Page text:

- - - - -

Lead–lag correlation with NAO. Lead–lag relationship between DJF NAO anomaly and the AMO-like LFC in (a) fully coupled CMIP5 models, (b) the CESM1 slab-ocean simulation, and (c) observations. For the observational analysis, we take SLP from the NCAR Twentieth Century Reanalysis (Compo et al. 2011). NAO is defined as the difference in normalized SLP anomaly between Reykjavik and Lisbon (Hurrell 1995). The cross correlation between AMO and NAO is computed for monthly anomalies, then averaged over DJF (based on the month of the SLP field). Dashed gray lines give the 95% significance levels based on phase randomization [of LFC 1 for (a) and (b), of NAO for (c)]. Note the extended time axis in (c).
Citation: Journal of Climate 32, 1; 10.1175/JCLI-D-18-0269.1
7. Discussion and conclusions
Low-frequency component analysis (LFCA) identifies the spatial signature of multidecadal Atlantic SST variability focused in the subpolar North Atlantic. The corresponding index is highly correlated with the AMO as traditionally defined but has a much higher ratio of interdecadal to intradecadal variance. This allows us to identify which physical mechanisms are important at decadal and longer time scales, filtering out mechanisms that play a role at shorter time scales.

- - - - -

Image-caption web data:
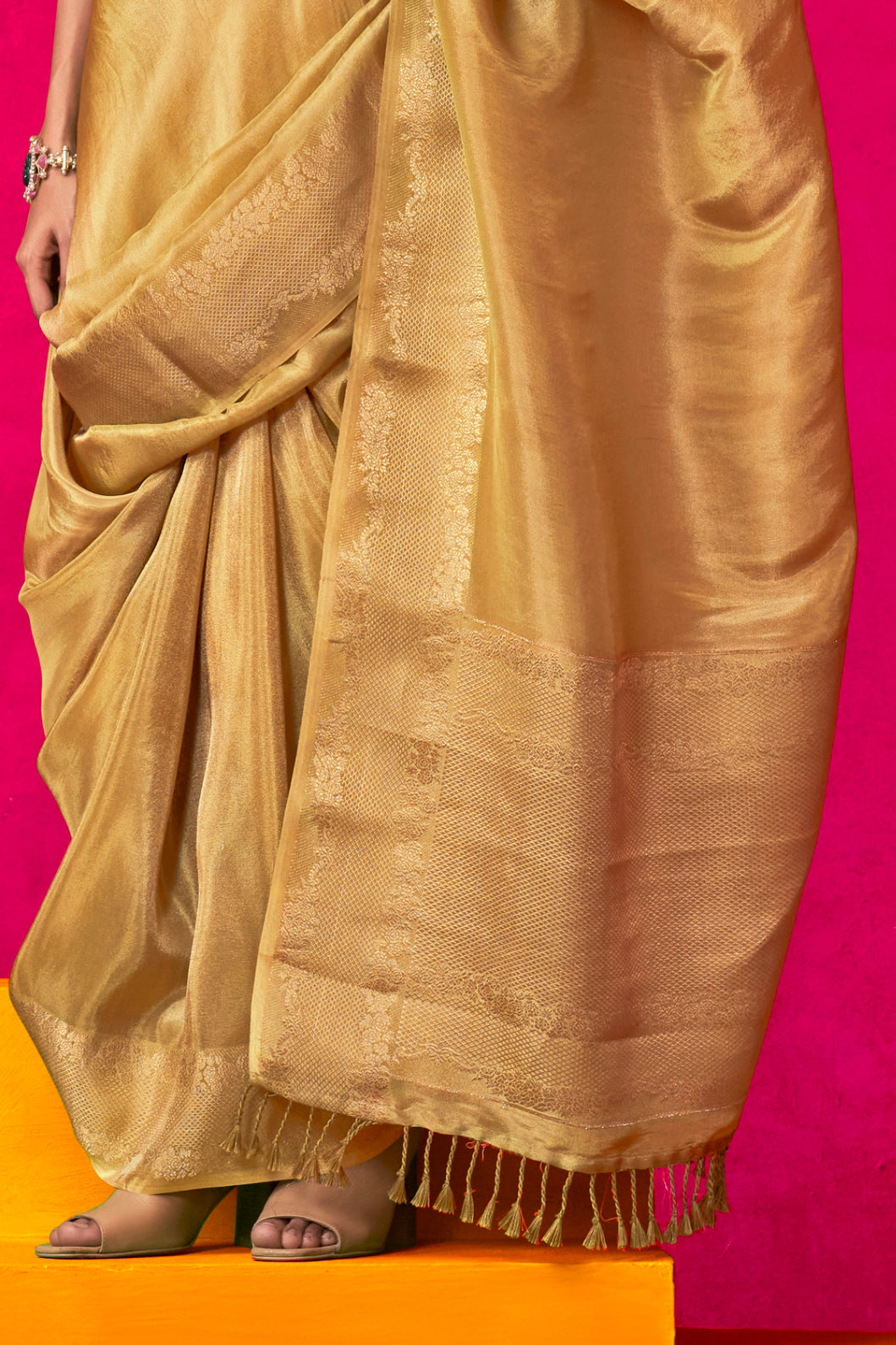 Mustard Zari Weaving Tissue Saree-ZB134099_4_SareeButa.com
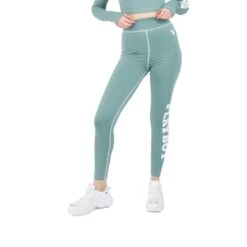 Women's Active Branded Legging -Fashion Clothing Store PlayboyWomen sActiveBrandedLegging Green 01 a88ad437 b422 4733 9318 372c513b51e3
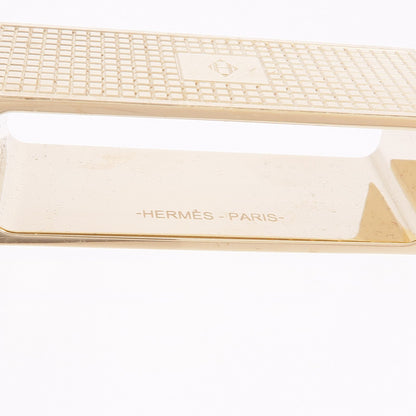 Hermes Kim Scarf Ring Gold Other Metal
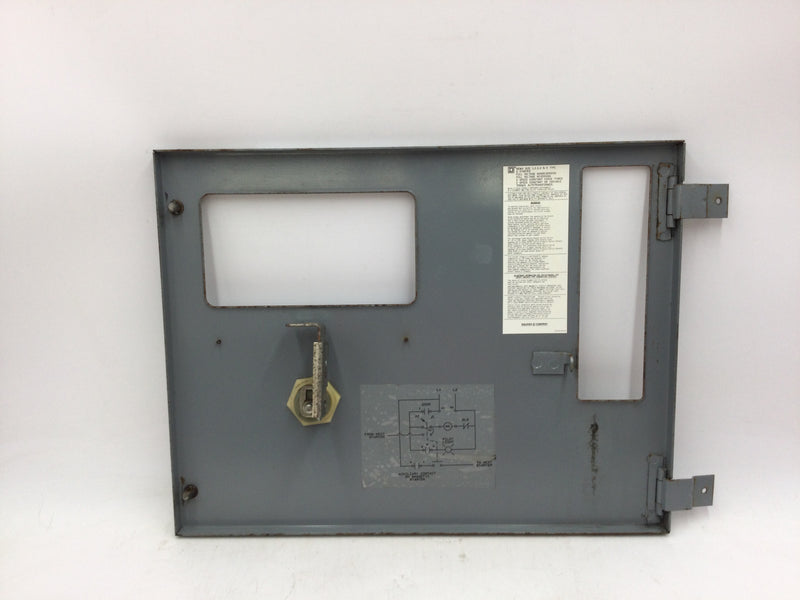 Square D Motor Starter Bucket/Box Door Only for Type S Starters Nema R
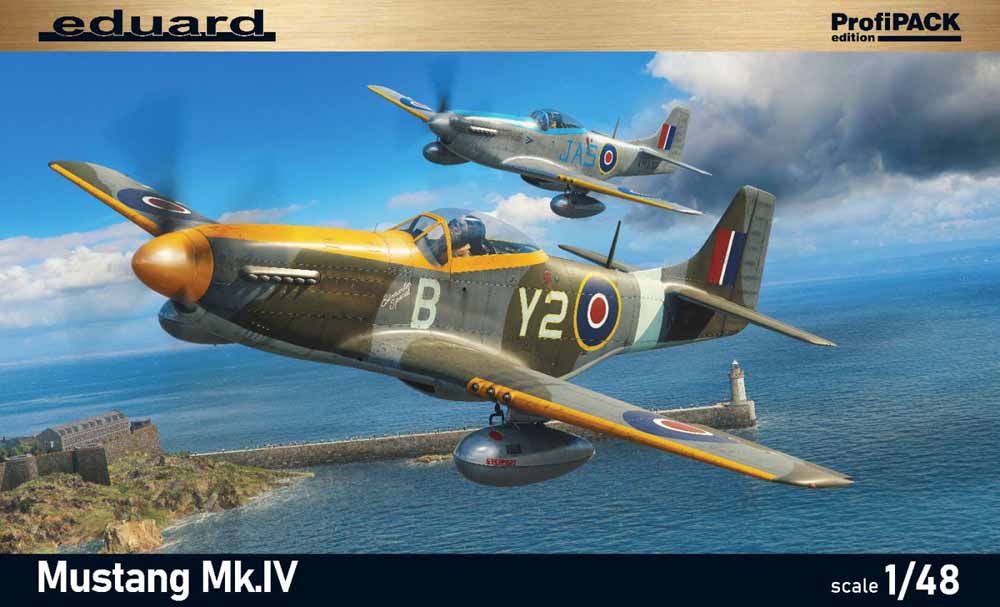 Eduard 82104 North-American Mustang Mk.IV Profipack 1:48 Aircraft Model Kit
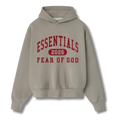 FOG Hoodie gray w red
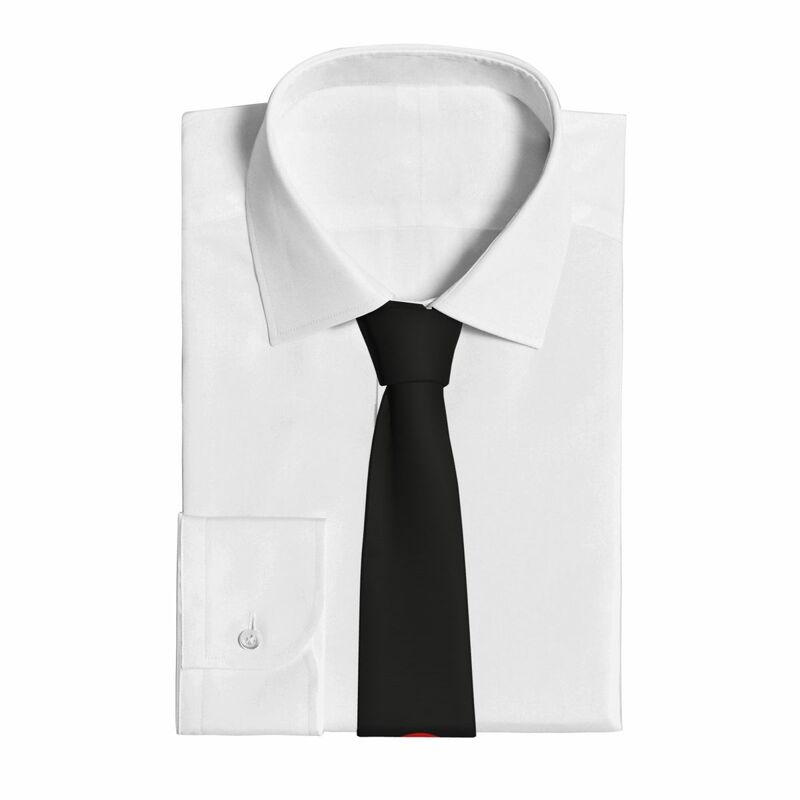 Галстук для мужчин формальный узкий галстук Классический мужской галстук с символом демона Lilith Свадебный галстук для джентльмена узкий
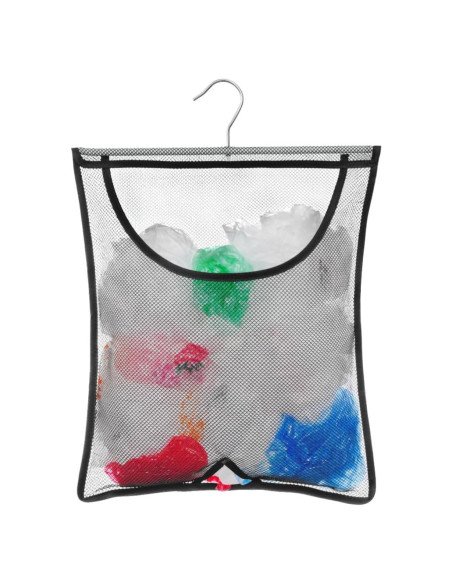 Soporte de Bolsa de Compras Jelier, Organizador de Malla Negro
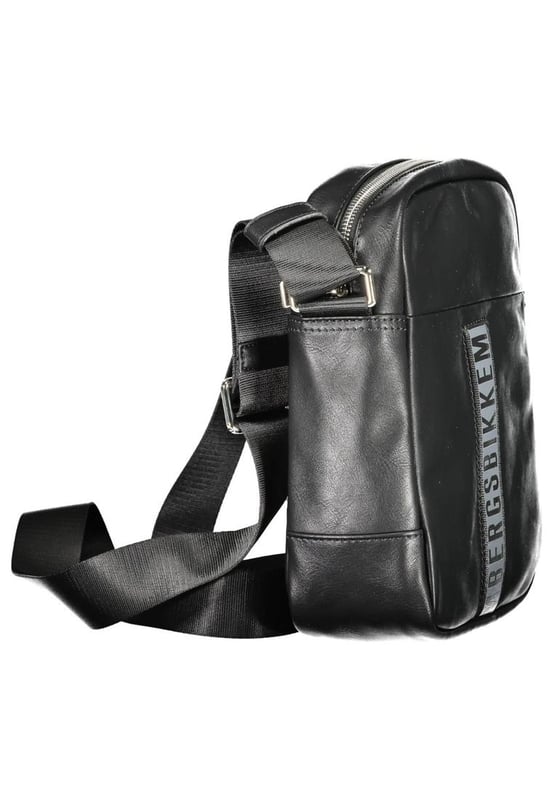 Black polyethylene shoulder bag
  Adjustable shoulder strap
  2 inside pockets
  Contrasting details
  Zip closure
  Logo
  Designed for men
Material: Polyethylene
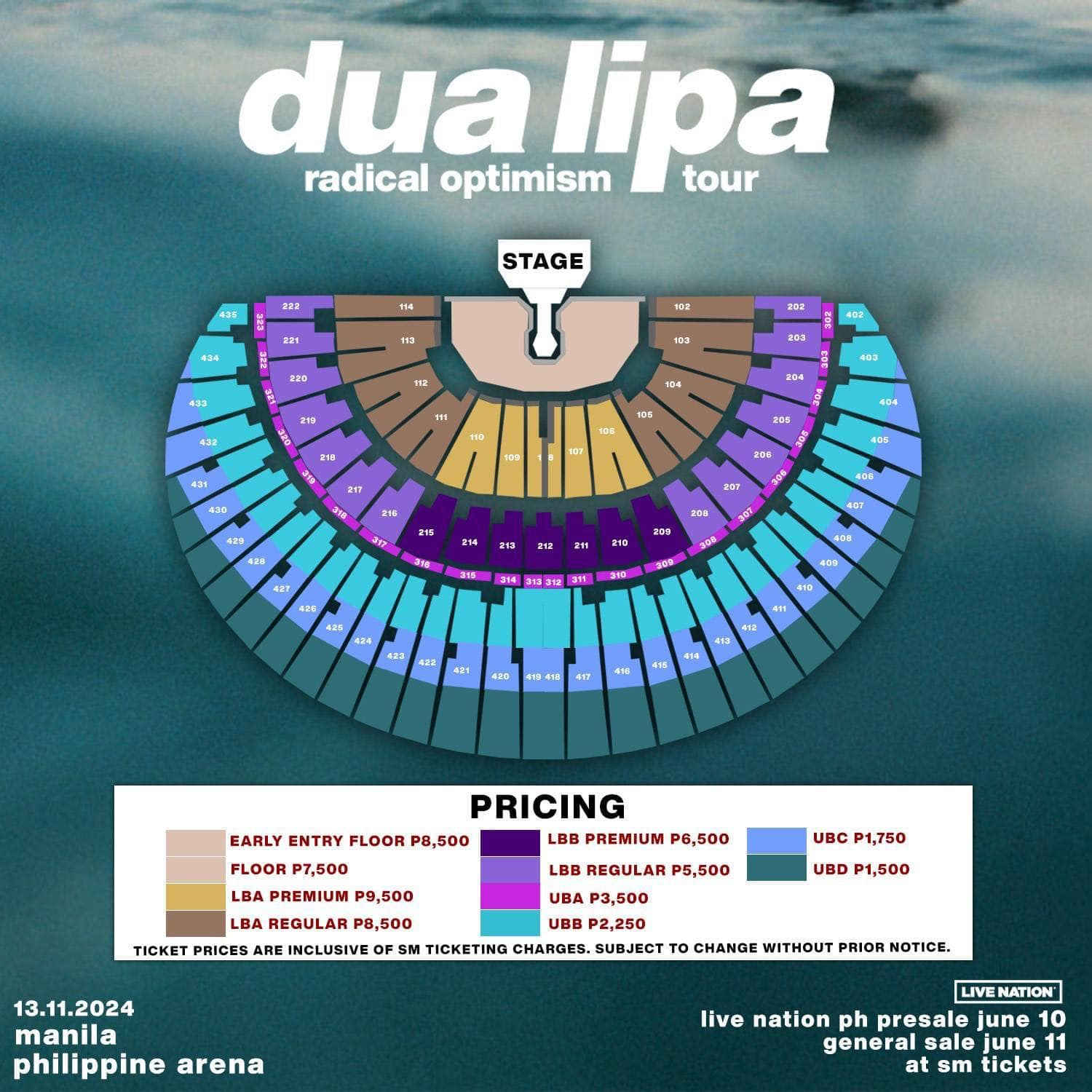 dua lipa manila concert seat chart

- - - - -

Activity: Using the page text, explain why the low-frequency component index lets physical mechanisms at decadal and longer time scales be identified.

Result of this task: The index has a much higher ratio of interdecadal to intradecadal variance than the AMO as traditionally defined. This filters out mechanisms that play a role at shorter time scales, so those that matter at decadal and longer scales can be identified.